That Whole SpaceX Vs ULA Thing
Bridenstine: frustrated with #EELV program and @SpaceX vs @ulalaunch arguments #CST2017
— NASA Watch (@NASAWatch) February 8, 2017
More Money, More Problems for the Commercial Space Launch Biz, Wired
“But the two companies have used different strategies to keep clients. ULA, a collaboration between Boeing and Lockheed Martin, has a flawless launch record. They’ve never lost a rocket, but safety comes at a cost. According to ULA’s RocketBuilder tool, strapping your satellite to one of its Delta V [note: should say Atlas V] rockets will cost you a minimum of $109 million. SpaceX advertises the same service starting at $60 million, and that’ll come way down once Elon Musk starts selling launches on used first stage boosters. “SpaceX is like a jackrabbit, and ULA is a buffalo that realizes it needs to be a jackrabbit,” says Keith Cowing, a former NASA employee who runs the blog NASA Watch. SpaceX cuts costs by building all its own stuff, innovating quickly, and being able to shuttle payloads right out of the gate.”
Hard to follow the logic in that piece. Are they saying that sure, go ahead and use SpaceX, but if you do, your stuff might blow up because, well, you know, SpaceX plays fast with safety rules`?
Or, are they saying that SpaceX’ discount derives from vertical organization?
Where’s the argument that maybe ULA’s record (something to be admired certainly) derives at least in part from decades of monopoly and from many decades spent developing Atlas and Delta?
ok, two companies have different strategies. ULA should have lower insurance costs (to offset their higher launch costs) and maybe preferred for launches where “failure is not an option” or maybe they need to adjust their pricing (since they are no longer the monopoly). SpaceX is cheaper and sometimes fails (i’d call that “less conservative design” not “fast and loose with safety”).
The comment that troubles me is “is a buffalo that realizes it needs to be a jackrabbit”. ULA can’t unzip their buffalo suit to reveal an inner jack rabbit (a la Coyote and Roadrunner), SpaceX are learning alot (and quite painfully) for their failures.
Does the insurance cover the cost of the payload and the cost to build and launch it? If so, the cost of insuring a ULA launch might not be cheaper than SpaceX since the launch (again) costs would be higher.
Now that you mention it, do launch service providers get paid if they deliver the spacecraft to the ocean floor instead of orbit? I’d assume there was some sort of phased payment, but I’ve never heard about the details.
I’m not sure either. Could be the company which owns the payload pays the insurance, which would presumably cover the payload and possibly the launch as well.
So, Keith quotes himself from other stories in his own stories.
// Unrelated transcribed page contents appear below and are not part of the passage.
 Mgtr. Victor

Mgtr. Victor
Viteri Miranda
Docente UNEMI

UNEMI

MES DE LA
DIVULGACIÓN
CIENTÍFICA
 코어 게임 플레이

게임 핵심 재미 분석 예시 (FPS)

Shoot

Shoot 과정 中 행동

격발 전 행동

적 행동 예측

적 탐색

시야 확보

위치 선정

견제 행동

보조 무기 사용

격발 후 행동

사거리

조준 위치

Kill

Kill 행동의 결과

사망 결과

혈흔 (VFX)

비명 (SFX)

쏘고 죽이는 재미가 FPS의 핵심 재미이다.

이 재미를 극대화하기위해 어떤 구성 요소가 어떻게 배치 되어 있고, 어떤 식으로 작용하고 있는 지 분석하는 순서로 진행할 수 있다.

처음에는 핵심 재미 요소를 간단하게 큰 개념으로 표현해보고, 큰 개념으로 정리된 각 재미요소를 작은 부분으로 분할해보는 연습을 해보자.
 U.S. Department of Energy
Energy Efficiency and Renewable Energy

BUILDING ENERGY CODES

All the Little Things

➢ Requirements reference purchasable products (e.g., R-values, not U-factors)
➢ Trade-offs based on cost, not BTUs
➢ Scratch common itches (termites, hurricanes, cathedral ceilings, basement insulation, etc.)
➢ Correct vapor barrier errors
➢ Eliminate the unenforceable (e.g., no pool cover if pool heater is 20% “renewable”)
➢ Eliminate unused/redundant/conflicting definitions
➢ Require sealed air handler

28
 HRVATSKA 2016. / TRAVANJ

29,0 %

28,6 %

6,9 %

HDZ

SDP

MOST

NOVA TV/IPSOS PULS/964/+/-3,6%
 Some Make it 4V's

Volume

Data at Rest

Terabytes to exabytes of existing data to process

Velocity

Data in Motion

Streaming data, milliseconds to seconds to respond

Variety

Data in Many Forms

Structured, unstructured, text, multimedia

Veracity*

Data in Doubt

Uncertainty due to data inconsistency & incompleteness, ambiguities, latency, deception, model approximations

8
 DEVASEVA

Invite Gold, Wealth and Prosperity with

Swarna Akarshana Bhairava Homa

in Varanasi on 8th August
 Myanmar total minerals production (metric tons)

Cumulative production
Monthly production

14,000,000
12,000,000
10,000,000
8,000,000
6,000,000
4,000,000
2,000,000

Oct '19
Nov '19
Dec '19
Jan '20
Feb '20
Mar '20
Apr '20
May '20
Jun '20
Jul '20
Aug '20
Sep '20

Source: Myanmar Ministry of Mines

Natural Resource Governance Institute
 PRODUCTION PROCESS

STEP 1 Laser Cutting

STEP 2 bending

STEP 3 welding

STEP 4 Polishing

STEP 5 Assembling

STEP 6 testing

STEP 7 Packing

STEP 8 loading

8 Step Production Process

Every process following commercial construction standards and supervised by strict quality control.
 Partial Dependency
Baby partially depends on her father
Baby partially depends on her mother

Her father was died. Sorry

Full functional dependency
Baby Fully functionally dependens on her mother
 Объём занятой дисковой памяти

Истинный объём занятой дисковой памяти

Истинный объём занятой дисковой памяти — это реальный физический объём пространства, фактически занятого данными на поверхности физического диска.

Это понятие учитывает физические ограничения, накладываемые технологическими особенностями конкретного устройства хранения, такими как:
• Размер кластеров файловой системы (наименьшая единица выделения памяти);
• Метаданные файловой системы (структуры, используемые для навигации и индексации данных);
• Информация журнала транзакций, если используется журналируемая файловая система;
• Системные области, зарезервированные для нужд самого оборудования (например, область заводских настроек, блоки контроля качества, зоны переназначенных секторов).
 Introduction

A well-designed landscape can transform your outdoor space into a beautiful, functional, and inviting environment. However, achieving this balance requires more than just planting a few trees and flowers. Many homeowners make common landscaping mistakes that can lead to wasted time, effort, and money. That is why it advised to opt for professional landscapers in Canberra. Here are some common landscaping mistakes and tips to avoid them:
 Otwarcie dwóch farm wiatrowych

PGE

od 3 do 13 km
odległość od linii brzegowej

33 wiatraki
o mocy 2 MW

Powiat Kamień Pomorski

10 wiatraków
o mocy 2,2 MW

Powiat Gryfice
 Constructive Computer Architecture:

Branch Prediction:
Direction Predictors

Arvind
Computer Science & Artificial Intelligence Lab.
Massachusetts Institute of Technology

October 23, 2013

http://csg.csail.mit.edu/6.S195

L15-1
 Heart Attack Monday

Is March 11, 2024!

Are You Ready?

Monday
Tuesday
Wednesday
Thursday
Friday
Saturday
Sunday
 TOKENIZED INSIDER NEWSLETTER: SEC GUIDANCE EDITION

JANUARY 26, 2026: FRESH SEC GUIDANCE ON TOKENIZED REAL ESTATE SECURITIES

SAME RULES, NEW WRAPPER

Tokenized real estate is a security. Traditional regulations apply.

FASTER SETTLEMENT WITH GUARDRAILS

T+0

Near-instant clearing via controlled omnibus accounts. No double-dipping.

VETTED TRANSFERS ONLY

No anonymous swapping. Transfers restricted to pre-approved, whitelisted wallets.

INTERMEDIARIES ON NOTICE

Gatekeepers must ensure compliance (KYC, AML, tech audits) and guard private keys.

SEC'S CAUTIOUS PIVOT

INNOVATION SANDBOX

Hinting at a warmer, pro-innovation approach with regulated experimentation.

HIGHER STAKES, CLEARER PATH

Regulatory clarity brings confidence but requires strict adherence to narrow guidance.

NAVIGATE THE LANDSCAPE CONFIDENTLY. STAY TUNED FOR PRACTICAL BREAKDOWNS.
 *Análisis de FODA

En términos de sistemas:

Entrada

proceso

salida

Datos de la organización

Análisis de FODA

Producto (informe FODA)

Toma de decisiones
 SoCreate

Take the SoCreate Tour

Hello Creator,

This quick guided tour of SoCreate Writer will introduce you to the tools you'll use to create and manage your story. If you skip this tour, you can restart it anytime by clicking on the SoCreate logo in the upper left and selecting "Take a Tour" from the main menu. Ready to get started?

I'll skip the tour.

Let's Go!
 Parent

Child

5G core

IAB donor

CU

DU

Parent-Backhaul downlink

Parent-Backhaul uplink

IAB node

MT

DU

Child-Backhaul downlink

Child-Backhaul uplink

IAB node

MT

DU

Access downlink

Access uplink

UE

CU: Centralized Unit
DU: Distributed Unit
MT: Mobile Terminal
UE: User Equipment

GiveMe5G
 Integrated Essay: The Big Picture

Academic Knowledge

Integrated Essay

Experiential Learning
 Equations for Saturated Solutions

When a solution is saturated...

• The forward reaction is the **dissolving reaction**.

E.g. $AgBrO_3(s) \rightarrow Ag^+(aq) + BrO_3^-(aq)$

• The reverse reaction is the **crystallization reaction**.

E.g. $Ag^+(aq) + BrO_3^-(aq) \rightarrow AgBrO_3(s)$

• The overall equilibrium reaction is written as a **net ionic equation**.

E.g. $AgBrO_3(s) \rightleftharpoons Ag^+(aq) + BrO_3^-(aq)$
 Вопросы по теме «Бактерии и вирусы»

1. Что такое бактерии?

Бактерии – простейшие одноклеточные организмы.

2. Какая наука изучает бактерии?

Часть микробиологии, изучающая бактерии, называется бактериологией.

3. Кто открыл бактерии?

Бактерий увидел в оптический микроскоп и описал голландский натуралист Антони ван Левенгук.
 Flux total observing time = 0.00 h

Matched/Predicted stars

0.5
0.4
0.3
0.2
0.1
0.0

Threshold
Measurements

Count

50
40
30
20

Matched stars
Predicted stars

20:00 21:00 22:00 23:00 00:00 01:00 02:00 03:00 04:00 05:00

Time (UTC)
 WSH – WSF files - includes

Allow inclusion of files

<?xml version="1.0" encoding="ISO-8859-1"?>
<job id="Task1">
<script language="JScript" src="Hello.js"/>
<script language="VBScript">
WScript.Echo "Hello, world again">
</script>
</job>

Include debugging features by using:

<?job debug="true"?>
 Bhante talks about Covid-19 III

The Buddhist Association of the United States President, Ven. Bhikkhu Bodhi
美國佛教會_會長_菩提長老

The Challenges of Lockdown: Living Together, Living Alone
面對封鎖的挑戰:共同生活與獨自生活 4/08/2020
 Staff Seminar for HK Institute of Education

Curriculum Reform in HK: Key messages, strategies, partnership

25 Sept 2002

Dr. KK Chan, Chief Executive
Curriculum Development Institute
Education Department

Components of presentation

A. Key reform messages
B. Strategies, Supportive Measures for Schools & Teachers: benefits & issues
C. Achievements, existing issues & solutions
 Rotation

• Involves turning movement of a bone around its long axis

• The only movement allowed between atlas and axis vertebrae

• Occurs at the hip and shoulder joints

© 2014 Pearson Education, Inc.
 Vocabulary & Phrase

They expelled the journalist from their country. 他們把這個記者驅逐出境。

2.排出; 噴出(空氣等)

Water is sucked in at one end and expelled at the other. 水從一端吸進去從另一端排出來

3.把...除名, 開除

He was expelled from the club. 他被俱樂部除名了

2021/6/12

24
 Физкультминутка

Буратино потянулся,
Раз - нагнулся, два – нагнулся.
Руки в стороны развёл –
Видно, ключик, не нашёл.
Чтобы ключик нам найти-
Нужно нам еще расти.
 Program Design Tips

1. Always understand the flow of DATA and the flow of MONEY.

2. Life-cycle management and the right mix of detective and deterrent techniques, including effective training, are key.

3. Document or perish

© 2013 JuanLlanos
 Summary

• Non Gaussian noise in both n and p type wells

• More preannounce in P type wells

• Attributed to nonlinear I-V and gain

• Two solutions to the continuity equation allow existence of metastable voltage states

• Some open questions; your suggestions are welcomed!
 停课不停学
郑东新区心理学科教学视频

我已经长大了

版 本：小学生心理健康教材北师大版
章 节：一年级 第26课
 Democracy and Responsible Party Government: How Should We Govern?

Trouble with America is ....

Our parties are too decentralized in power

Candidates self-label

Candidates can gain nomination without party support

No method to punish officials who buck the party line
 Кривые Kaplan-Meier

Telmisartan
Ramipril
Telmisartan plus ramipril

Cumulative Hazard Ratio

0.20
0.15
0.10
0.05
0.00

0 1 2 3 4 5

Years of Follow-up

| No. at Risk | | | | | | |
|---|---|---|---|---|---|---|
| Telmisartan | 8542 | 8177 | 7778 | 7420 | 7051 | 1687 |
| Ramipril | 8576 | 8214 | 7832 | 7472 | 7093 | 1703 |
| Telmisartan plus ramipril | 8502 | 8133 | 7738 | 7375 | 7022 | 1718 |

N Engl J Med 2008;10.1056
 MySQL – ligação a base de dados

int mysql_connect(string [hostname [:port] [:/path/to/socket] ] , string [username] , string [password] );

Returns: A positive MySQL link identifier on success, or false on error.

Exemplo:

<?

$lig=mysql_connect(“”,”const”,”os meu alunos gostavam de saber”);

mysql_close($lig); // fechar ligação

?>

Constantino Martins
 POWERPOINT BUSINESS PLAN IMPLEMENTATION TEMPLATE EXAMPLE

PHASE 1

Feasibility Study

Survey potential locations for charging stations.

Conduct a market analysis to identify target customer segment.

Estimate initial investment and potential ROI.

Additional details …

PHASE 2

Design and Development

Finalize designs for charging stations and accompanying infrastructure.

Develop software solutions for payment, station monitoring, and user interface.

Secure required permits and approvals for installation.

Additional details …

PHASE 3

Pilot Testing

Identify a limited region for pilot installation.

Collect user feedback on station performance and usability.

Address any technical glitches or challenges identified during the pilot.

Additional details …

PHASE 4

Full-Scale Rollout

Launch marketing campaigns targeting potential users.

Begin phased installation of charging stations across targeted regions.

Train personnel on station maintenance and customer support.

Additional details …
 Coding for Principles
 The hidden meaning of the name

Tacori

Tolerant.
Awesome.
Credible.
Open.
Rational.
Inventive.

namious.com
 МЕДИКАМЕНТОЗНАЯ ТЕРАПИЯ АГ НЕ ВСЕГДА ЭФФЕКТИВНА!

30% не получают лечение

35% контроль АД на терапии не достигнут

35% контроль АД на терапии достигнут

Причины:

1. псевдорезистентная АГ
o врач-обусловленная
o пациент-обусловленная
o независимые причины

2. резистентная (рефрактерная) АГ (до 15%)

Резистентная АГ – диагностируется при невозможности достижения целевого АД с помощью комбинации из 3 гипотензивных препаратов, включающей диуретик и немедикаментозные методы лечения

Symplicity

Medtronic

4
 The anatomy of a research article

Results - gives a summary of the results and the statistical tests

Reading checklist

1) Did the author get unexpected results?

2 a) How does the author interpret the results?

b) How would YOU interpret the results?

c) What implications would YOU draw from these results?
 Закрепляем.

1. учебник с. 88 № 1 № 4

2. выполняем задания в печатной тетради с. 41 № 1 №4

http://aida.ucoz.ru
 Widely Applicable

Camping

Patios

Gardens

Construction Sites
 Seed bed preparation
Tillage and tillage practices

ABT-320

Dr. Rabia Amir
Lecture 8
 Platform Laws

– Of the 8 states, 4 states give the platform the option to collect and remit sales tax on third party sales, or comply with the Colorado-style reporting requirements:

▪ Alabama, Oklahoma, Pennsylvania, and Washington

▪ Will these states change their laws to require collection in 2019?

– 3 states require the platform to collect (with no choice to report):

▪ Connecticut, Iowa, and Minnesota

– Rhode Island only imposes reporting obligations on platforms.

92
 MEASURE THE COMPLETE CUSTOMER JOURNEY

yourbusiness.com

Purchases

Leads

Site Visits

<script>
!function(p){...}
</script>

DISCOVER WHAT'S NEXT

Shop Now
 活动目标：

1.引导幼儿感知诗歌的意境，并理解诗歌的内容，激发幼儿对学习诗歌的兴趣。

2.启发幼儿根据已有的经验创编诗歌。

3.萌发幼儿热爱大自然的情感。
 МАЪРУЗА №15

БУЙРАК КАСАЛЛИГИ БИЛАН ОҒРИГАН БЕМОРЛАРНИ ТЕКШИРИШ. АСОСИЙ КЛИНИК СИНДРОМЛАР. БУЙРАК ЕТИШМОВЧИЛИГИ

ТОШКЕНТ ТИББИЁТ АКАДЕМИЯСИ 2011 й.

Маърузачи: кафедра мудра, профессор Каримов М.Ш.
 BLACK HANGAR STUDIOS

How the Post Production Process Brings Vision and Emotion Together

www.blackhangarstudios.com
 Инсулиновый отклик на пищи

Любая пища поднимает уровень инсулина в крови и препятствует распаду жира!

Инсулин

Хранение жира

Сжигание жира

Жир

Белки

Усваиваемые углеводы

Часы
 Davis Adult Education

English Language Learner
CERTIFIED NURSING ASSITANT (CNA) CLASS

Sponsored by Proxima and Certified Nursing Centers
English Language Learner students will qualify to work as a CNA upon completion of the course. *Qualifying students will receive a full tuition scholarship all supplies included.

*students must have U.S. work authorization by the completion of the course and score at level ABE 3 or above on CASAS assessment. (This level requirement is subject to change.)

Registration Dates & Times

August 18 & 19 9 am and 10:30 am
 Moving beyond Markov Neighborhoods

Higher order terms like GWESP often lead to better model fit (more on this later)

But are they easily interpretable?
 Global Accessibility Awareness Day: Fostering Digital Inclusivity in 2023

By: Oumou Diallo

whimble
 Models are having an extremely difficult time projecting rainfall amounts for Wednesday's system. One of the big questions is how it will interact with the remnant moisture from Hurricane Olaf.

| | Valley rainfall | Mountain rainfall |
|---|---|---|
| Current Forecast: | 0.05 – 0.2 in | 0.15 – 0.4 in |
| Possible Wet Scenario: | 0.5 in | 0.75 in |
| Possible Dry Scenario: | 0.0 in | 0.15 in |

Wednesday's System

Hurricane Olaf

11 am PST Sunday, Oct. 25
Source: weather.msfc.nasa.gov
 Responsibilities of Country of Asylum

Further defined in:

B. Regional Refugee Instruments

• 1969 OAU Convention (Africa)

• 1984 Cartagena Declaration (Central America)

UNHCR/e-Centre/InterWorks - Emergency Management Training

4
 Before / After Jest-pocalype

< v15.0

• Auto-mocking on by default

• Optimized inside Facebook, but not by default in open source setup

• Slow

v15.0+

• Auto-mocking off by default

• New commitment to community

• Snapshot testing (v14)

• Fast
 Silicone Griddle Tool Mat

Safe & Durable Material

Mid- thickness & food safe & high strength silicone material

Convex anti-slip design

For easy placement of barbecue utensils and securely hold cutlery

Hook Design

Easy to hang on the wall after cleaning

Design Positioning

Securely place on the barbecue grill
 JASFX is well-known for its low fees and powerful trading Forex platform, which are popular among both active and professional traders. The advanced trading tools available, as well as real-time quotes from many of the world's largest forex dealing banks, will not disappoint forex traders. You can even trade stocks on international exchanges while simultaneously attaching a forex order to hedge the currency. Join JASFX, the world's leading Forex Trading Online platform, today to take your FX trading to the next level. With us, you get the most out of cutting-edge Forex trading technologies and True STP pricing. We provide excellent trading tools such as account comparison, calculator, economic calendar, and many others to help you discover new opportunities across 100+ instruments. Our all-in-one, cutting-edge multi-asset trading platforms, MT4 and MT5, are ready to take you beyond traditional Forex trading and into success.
Nice.
Yea. I have been doing that for more than 20 years. Nice of you to notice! I’ll be doing it again.
Gosh and here all this time I thought you had a twin … lol
The problem with spacex is the reliability, the same problem that kept the Russians from circling the moon first and which is troubling them today. There have been too many Falcon 1 and Falcon 9 failures. It scares me to have them fly people. http://Www.robert-w-jones.com
Right. Go look at how many Atlas and Redstone failures there were before we put people on the them. Two shuttle crews were lost and yet we continued to fly it. Two Soyuz crew were lost and we fly on it.
The reliability problem with Proton continues today. We terminated the shuttle program because of its problems. I have long argued that crew should fly on old proven launchers and cargo can go on new designs.
Add to that the failures of the Proton launch vehicle, Soyuz launch vehicle, and Progress resupply ship and you’ve got to start questioning just how reliable the Soyuz vehicle is, and NASA still trusts it for shuttling astronauts to and from ISS!
If you want perfect flight safety, don’t ever fly.
Unless I mis-counted, Glenn was on the sixth launch of a Mercury-Atlas, and two of the previous five launches were failures. That makes the Falcon 9’s two failures out of thirty attempts record look extremely safe, especially since the Dragon 2 has plenty of abort options.
Arguably the current most reliable launch vehicle on Earth is Ariane V. Yet when Ariane V was at this same point in its launch history as SpaceX is now, it had a worse failure rate (even with relatively unlimited funding).
I’m thinking that the multi-talented Mr. Jones should look a little more closely at the reliability issue of SpaceX.